BRIEF:
Copy out every line of the records below without changing a single character.

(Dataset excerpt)

=====

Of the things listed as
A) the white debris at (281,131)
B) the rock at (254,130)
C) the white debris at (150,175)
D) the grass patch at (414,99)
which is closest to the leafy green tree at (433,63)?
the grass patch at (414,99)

=====

EXERCISE RESULT:
Of the things listed as
A) the white debris at (281,131)
B) the rock at (254,130)
C) the white debris at (150,175)
D) the grass patch at (414,99)
which is closest to the leafy green tree at (433,63)?
the grass patch at (414,99)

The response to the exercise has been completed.